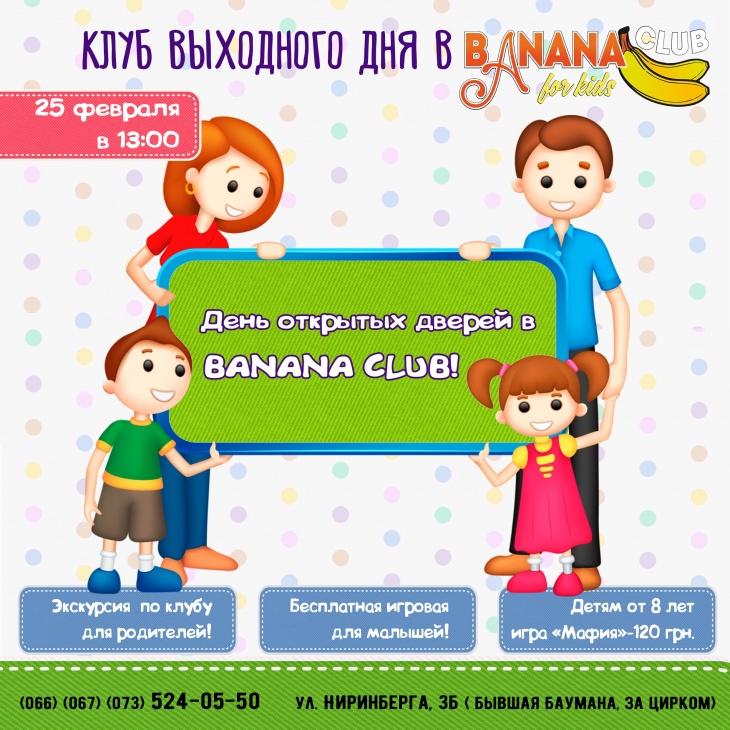 День открытых дверей в BANANA CLUB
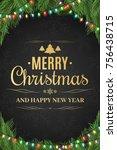 christmas poster. christmas... | Shutterstock .eps vector #756438715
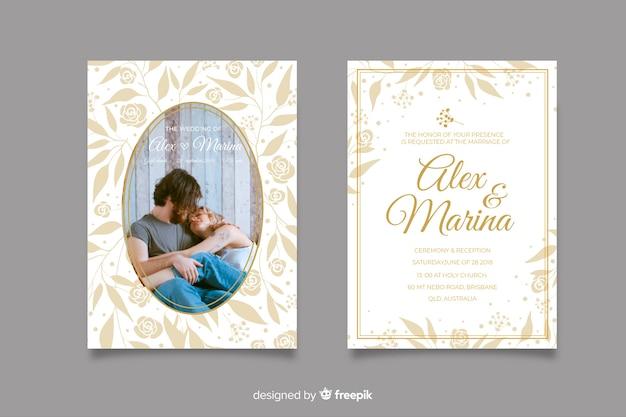 Красивое свадебное приглашение с фото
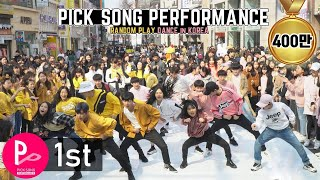 「RPD」 K-POP RANDOM PLAY DANCE in KOREA (1st PICK SONG) / 세계최초! 픽송퍼포먼스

· · · ·

▶ _WORK ITEM_:
Reproduce the whole listing above word for word, dropping each image.

▶ _ANSWER SPACE_:
 День открытых дверей в BANANA CLUB
 christmas poster. christmas... | Shutterstock .eps vector #756438715
 Красивое свадебное приглашение с фото
 「RPD」 K-POP RANDOM PLAY DANCE in KOREA (1st PICK SONG) / 세계최초! 픽송퍼포먼스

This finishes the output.